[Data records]
'''

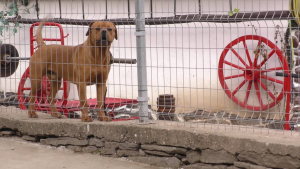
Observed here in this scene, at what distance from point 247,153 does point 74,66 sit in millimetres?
2453

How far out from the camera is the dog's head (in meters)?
5.46

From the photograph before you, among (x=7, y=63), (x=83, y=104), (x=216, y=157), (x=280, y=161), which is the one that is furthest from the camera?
(x=7, y=63)

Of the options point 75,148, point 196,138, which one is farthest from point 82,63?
point 196,138

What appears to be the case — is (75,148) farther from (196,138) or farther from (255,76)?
(255,76)

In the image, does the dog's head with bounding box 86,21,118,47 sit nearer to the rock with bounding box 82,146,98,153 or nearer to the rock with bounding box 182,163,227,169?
the rock with bounding box 82,146,98,153

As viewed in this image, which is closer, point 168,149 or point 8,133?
point 168,149

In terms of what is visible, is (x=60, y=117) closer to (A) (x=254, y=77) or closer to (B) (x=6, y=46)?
(B) (x=6, y=46)

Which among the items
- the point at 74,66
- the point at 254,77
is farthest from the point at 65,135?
the point at 254,77

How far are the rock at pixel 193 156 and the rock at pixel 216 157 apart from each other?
0.05m

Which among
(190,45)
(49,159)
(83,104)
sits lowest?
(49,159)

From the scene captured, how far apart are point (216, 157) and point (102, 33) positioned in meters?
1.95

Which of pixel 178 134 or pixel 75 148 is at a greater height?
pixel 178 134

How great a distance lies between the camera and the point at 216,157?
4516 mm

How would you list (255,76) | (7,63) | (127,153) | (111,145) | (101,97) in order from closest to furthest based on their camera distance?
1. (127,153)
2. (111,145)
3. (101,97)
4. (255,76)
5. (7,63)
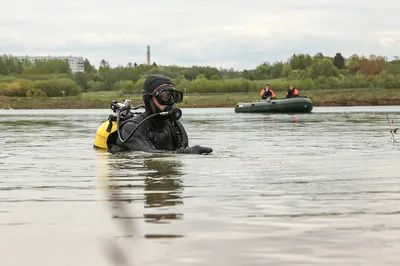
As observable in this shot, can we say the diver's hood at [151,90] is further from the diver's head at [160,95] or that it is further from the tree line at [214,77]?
the tree line at [214,77]

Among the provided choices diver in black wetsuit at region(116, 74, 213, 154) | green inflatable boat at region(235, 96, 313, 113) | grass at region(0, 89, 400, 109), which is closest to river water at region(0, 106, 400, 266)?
diver in black wetsuit at region(116, 74, 213, 154)

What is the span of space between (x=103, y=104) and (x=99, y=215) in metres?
86.9

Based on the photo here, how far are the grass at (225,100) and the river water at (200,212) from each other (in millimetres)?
73390

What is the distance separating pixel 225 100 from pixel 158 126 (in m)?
77.3

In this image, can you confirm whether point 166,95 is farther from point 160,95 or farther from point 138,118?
point 138,118

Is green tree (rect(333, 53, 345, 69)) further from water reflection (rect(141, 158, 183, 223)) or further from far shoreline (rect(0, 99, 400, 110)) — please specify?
water reflection (rect(141, 158, 183, 223))

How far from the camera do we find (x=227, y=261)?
182 inches

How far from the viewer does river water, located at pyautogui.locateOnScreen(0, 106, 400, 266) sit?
4.84m

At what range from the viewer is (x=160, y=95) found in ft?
42.3

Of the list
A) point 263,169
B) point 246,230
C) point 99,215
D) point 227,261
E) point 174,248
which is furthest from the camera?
point 263,169

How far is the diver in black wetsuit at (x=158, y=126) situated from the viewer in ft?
42.7

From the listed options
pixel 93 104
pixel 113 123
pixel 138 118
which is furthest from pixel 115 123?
pixel 93 104

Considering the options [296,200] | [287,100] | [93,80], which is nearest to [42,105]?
[93,80]

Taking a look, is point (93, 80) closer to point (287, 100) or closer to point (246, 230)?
point (287, 100)
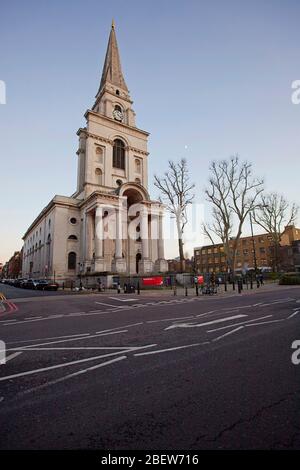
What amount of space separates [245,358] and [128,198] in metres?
42.0

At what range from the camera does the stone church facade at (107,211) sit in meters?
38.8

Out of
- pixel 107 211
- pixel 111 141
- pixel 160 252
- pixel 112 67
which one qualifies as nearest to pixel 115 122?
pixel 111 141

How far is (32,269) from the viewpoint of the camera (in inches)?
2525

'''

== WHAT YOU NEED TO DO ==
Reproduce the listing above line for line without changes, leaving out the pictures.

== COMPLETE ANSWER ==
Observed here in this scene, at what distance from point 247,153 does point 74,66 sit in millimetres?
2453

How far out from the camera is the dog's head (in meters)?
5.46

From the photograph before you, among (x=7, y=63), (x=83, y=104), (x=216, y=157), (x=280, y=161), which is the one that is furthest from the camera?
(x=7, y=63)

Of the options point 75,148, point 196,138, which one is farthest from point 82,63?
point 196,138

What appears to be the case — is (75,148) farther from (196,138) or farther from (255,76)?
(255,76)

In the image, does the dog's head with bounding box 86,21,118,47 sit nearer to the rock with bounding box 82,146,98,153 or nearer to the rock with bounding box 182,163,227,169?
the rock with bounding box 82,146,98,153

As viewed in this image, which is closer, point 168,149 or point 8,133?
point 168,149

In terms of what is visible, is (x=60, y=117) closer to (A) (x=254, y=77) or closer to (B) (x=6, y=46)?
(B) (x=6, y=46)

Which among the items
- the point at 74,66
- the point at 254,77
is farthest from the point at 65,135?
the point at 254,77

How far are the rock at pixel 193 156 and the rock at pixel 216 157 apart from each other?
0.05m

Which among
(190,45)
(49,159)
(83,104)
sits lowest?
(49,159)

From the scene captured, how far apart are point (216, 157) and point (102, 33) positioned in meters?
1.95

Which of pixel 178 134 or pixel 75 148 is at a greater height?
pixel 178 134

How great a distance lies between the camera and the point at 216,157?
4516 mm

How would you list (255,76) | (7,63) | (127,153) | (111,145) | (101,97) in order from closest to furthest based on their camera distance?
1. (127,153)
2. (111,145)
3. (101,97)
4. (255,76)
5. (7,63)
As observable in this shot, can we say the diver's hood at [151,90] is further from the diver's head at [160,95] or that it is further from the tree line at [214,77]?
the tree line at [214,77]

Among the provided choices diver in black wetsuit at region(116, 74, 213, 154) | green inflatable boat at region(235, 96, 313, 113) | grass at region(0, 89, 400, 109), which is closest to river water at region(0, 106, 400, 266)?
diver in black wetsuit at region(116, 74, 213, 154)

What is the span of space between (x=103, y=104) and (x=99, y=215) in metres?
86.9

Based on the photo here, how far are the grass at (225,100) and the river water at (200,212) from each other (in millimetres)?
73390

What is the distance separating pixel 225 100 from pixel 158 126 (in m)?
77.3

In this image, can you confirm whether point 166,95 is farther from point 160,95 or farther from point 138,118?
point 138,118

Is green tree (rect(333, 53, 345, 69)) further from water reflection (rect(141, 158, 183, 223)) or further from far shoreline (rect(0, 99, 400, 110)) — please specify?
water reflection (rect(141, 158, 183, 223))

How far from the camera do we find (x=227, y=261)?
182 inches

How far from the viewer does river water, located at pyautogui.locateOnScreen(0, 106, 400, 266) sit?
4.84m

At what range from the viewer is (x=160, y=95) found in ft?
42.3

Of the list
A) point 263,169
B) point 246,230
C) point 99,215
D) point 227,261
E) point 174,248
which is furthest from the camera?
point 263,169

How far is the diver in black wetsuit at (x=158, y=126) situated from the viewer in ft?
42.7

From the listed options
pixel 93 104
pixel 113 123
pixel 138 118
which is furthest from pixel 115 123?
pixel 93 104

Considering the options [296,200] | [287,100] | [93,80], which is nearest to [42,105]?
[93,80]

Taking a look, is point (93, 80) closer to point (287, 100) or closer to point (246, 230)?
point (287, 100)
What amount of space separates [245,358] and [128,198] in metres?
42.0

At what range from the camera does the stone church facade at (107,211) sit in meters?
38.8

Out of
- pixel 107 211
- pixel 111 141
- pixel 160 252
- pixel 112 67
which one qualifies as nearest to pixel 115 122?
pixel 111 141

How far is (32,269) from the viewpoint of the camera (in inches)?
2525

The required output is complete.